For me, the idea that Main is just another module, and everything living together inside modules is fine, because it’s a simple rule that is easy to understand, even if some of the behavior resulting from that rule is unintuitive.

6 Likes

I fail to see how throwing files into the mix will reduce the cognitive load!?

1 Like

I understand your arguments! I appreciate your points, but I’m afraid I don’t reach the same conclusion.

Fundamentally, if the dependency DAG is a “nightmare” then that’s probably an indication that things needs organising better – regardless of your choice of import/include framework. Having an implicit nightmare DAG sounds like a worst-of-both-worlds when it comes to writing bug-free/readable/multi-developer code.

7 Likes

It’s literally the exact opposite. The reason why include is heavyweight is because you have to write down the dependency chain. The other approach is to have spooky-action-at-a-distance resolve it for you, hopefully in the right order, where by virtue of file names and magic things just exist that you would otherwise have to do by hand. That’s the natural engineering trade-off between being explicit about what code is included and being implicit.

The include approach is very explicit about exactly what code is executed and in which order, while the approaches are implicit and “work it out”. If two of the submodules define the same global variable, what value does it end up with? There’s no explicit ordering: you’re at the mercy of FromFile.jl magic to define the ordering for you.

That’s not to knock the method at all: if some people feel that FromFile.jl helps you design things in a way you like, then go for it. But implicit non-deterministic action is the downside to not requiring that someone says “line 1 goes before line 2”, the exact requirement which is being argued that some people don’t want from include. You have to choose between the two, but let’s not stretch the advantages of either too far.

8 Likes

I think a main source of disagreement is file size. Is it my understanding you are used to working with very long files in python?

So the “in which order” is really the bit where things go wrong here. I find it much (much) better to express code as DAG rather than linearly. DAGs are O(log n) in depth and avoid manual topological sorting, for example.

Moreover anything implicit is just an easy source of bugs, really.

Not really. A few hundred lines would be typical; anything past about 1000 is where I really start to try and split things up. (Moreover I try to avoid the direct comparison to Python. I’m aware that “developer from other language complains about Julia” is a stereotype around here, and I understand that such comparisons are not always profitable.)

7 Likes

That’s nice, but that does mean the final ordering in which the code is actually loaded is implicit. So I agree “moreover anything implicit is just an easy source of bugs, really”, which is the worrisome issue for having it all worked out implicitly by a resolver on a DAG. include forces you to choose an order. That orders makes all things well-defined: that order makes you able to know what any values of overridden globals would be.

* [WRITTEN TASK]:
Quote the forum thread, starting with "That’s not to" and going on through "of bugs, really.". Rely on the forum thread above and nothing else.

* [MATERIAL PROVIDED]:
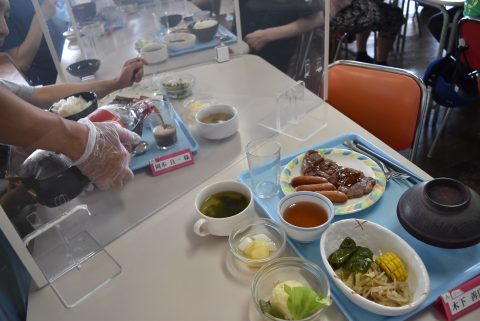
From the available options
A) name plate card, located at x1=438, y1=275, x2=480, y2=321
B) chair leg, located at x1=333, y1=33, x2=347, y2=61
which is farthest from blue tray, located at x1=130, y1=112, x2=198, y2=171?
chair leg, located at x1=333, y1=33, x2=347, y2=61

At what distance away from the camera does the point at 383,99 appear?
113 cm

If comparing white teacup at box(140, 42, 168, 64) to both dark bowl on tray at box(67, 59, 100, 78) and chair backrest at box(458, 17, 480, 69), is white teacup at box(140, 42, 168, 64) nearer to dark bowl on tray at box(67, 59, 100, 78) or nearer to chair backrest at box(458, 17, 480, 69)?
dark bowl on tray at box(67, 59, 100, 78)

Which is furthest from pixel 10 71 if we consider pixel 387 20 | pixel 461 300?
pixel 387 20

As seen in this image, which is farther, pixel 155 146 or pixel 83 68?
pixel 83 68

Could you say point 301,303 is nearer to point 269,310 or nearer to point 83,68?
point 269,310

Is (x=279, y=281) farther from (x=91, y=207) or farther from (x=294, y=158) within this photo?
(x=91, y=207)

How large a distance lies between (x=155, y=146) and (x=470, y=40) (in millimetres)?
1489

* [CORRECT OUTPUT]:
That’s not to knock the method at all: if some people feel that FromFile.jl helps you design things in a way you like, then go for it. But implicit non-deterministic action is the downside to not requiring that someone says “line 1 goes before line 2”, the exact requirement which is being argued that some people don’t want from include. You have to choose between the two, but let’s not stretch the advantages of either too far.

8 Likes

I think a main source of disagreement is file size. Is it my understanding you are used to working with very long files in python?

So the “in which order” is really the bit where things go wrong here. I find it much (much) better to express code as DAG rather than linearly. DAGs are O(log n) in depth and avoid manual topological sorting, for example.

Moreover anything implicit is just an easy source of bugs, really.